Lakeland PBS permet d'économiser du temps et de l'argent avec la production REMI grâce à Matrox Monarch EDGE.
Minnesota’s public PBS affiliate, Lakeland PBS, which produces, acquires, and broadcasts programs relevant to the rural and culturally diverse region it serves, opts for a pair of Matrox Monarch EDGE E4 encoders and a D4 decoder to send content between two remote locations.
When Lakeland PBS produces the live-to-tape show Courants des Lacs at its satellite station in Brainerd, staff members from headquarters travel to the satellite location to record the show and bring the storage drive back to HQ. At about 200 miles and four hours round trip plus production time, that’s a costly undertaking this broadcaster can ill afford because of limited cash and limited staff.
broadcast equipment
To save money and time and bridge the distance between locations, Lakeland PBS must be able to send recorded content from the remote studio to the headquarters in Bemidji over VPN.
Lakeland PBS needed an encoding/decoding solution that would reliably deliver the video signal with good quality and subsecond latency.

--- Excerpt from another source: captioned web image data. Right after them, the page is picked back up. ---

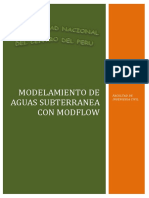 INFORME DE modflow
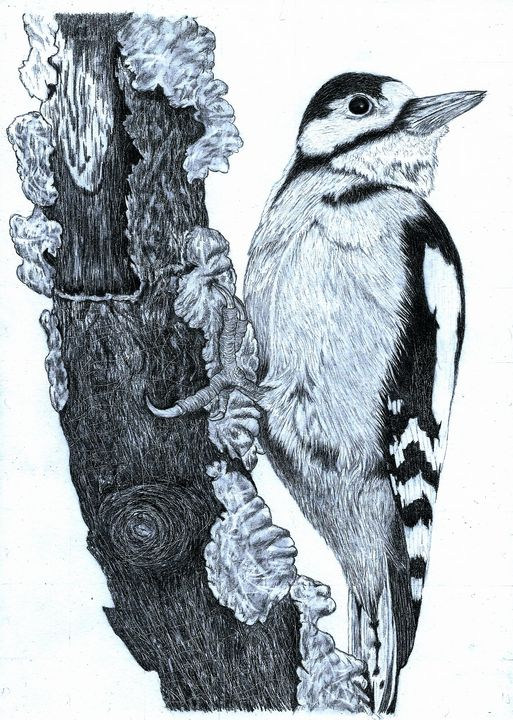 Gt Spotted Woodpecker-Pencil Drawing - red-amber65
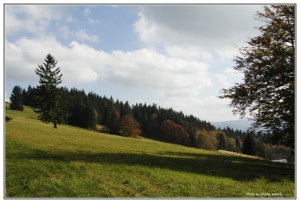 37 Bečva-Třeštík 11.10.2014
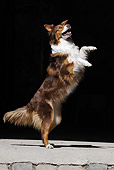 DOG 01 SS0026 01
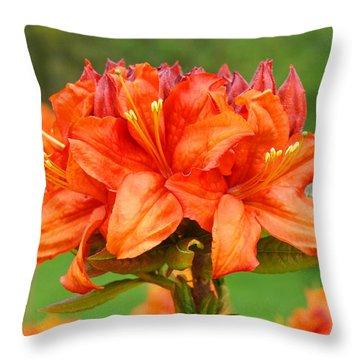 Azaleas Orange Red Azalea Flowers 11 Botanical Giclee Art Baslee Troutman Throw Pillow by Baslee Troutman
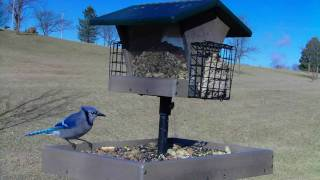 Blue Jays, Chickadees & Female Junco : Wild Bird House Video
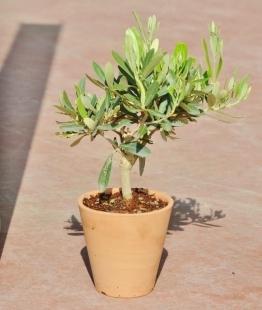 Olivenbaum aus Italien im Terracotta-Topf rund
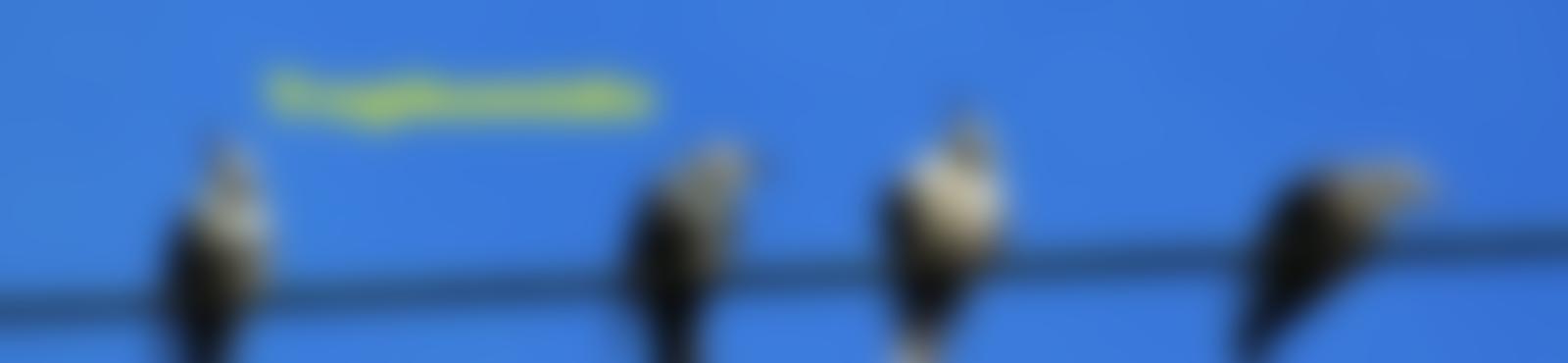 Blurred b86a10e2 fd20 4c39 a356 529d492a8349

The broadcaster had considered using PC-based solutions with SDI add-in cards to perform the encoding and transport operations. During testing, the solution worked perfectly sometimes, but not every time. Lakeland PBS determined that this solution wasn’t robust enough to traverse its VPN, so a purpose-built SRT encoder would be the ideal solution.
Since stability is a big consideration for remote deployment, Lakeland PBS went in search of hardware encoding that would make its SRT-driven REMI workflow a reality.
The solution
Lakeland PBS chose a Matrox Monarch EDGE E4 encoder and D4 decoder pair to send content between the two locations.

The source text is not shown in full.